- _Task instructions_: Can you pull out the lines of the records verbatim, beginning at the line that contains "What is the distance" and stopping after the line that contains "At what distance from", both included?
── Data entries ──
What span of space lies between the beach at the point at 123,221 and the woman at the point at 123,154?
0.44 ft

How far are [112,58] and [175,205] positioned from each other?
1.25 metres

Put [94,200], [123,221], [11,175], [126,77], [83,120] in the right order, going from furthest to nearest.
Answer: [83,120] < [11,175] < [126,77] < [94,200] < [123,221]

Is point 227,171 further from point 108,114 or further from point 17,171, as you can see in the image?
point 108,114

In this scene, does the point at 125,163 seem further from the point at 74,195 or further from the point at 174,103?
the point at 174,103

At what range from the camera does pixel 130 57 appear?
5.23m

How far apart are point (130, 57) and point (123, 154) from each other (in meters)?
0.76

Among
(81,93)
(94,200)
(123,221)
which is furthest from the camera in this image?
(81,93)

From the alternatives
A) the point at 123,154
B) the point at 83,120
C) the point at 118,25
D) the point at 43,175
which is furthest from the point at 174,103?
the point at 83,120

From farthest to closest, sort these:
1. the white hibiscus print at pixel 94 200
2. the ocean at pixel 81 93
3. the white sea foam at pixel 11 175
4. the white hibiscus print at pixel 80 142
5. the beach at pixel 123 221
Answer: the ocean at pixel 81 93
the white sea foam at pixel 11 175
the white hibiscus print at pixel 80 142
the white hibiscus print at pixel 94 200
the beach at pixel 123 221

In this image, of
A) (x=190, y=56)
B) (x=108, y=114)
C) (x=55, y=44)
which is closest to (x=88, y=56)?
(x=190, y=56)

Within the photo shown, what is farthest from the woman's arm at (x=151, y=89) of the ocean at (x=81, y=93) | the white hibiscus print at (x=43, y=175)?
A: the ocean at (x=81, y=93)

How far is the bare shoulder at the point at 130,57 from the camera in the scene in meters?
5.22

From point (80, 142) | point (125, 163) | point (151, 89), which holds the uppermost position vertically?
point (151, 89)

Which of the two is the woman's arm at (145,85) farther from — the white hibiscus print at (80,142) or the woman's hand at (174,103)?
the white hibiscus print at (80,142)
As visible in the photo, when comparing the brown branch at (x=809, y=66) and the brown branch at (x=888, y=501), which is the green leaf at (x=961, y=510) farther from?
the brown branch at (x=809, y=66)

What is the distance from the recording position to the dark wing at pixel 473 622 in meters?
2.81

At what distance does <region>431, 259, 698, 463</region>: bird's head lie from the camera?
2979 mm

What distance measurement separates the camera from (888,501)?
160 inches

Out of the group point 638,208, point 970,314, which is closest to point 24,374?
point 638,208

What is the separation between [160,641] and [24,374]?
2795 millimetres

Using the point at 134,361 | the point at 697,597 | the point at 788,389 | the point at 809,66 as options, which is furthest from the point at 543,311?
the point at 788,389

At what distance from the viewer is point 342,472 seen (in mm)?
───
── Data entries ──
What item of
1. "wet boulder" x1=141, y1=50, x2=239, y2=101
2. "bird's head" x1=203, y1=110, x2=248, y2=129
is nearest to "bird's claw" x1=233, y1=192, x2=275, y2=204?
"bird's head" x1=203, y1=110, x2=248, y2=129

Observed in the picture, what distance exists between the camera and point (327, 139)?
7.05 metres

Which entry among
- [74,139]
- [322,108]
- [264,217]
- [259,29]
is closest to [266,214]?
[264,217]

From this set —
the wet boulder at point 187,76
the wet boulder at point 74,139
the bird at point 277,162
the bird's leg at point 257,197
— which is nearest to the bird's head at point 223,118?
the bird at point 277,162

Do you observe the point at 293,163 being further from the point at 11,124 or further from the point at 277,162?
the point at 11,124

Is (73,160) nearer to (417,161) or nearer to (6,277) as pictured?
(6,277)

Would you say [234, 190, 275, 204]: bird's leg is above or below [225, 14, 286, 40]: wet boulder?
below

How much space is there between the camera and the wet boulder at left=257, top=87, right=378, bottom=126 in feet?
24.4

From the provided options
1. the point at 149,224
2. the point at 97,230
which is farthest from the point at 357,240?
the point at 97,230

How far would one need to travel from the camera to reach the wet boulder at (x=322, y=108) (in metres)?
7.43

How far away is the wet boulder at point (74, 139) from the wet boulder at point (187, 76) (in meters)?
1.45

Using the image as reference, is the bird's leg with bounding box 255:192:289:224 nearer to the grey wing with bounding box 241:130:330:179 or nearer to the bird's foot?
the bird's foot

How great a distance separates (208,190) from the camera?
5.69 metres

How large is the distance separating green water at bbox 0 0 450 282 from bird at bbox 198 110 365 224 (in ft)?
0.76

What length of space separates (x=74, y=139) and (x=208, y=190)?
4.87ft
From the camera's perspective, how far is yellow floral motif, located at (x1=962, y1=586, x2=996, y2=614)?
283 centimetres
───
- _Correct response_:
What is the distance from the recording position to the dark wing at pixel 473 622 in meters?
2.81

At what distance does <region>431, 259, 698, 463</region>: bird's head lie from the camera?
2979 mm

What distance measurement separates the camera from (888,501)?
160 inches

Out of the group point 638,208, point 970,314, which is closest to point 24,374?
point 638,208

What is the separation between [160,641] and [24,374]?
2795 millimetres

Using the point at 134,361 | the point at 697,597 | the point at 788,389 | the point at 809,66 as options, which is furthest from the point at 543,311?
the point at 788,389

At what distance from the viewer is point 342,472 seen (in mm)?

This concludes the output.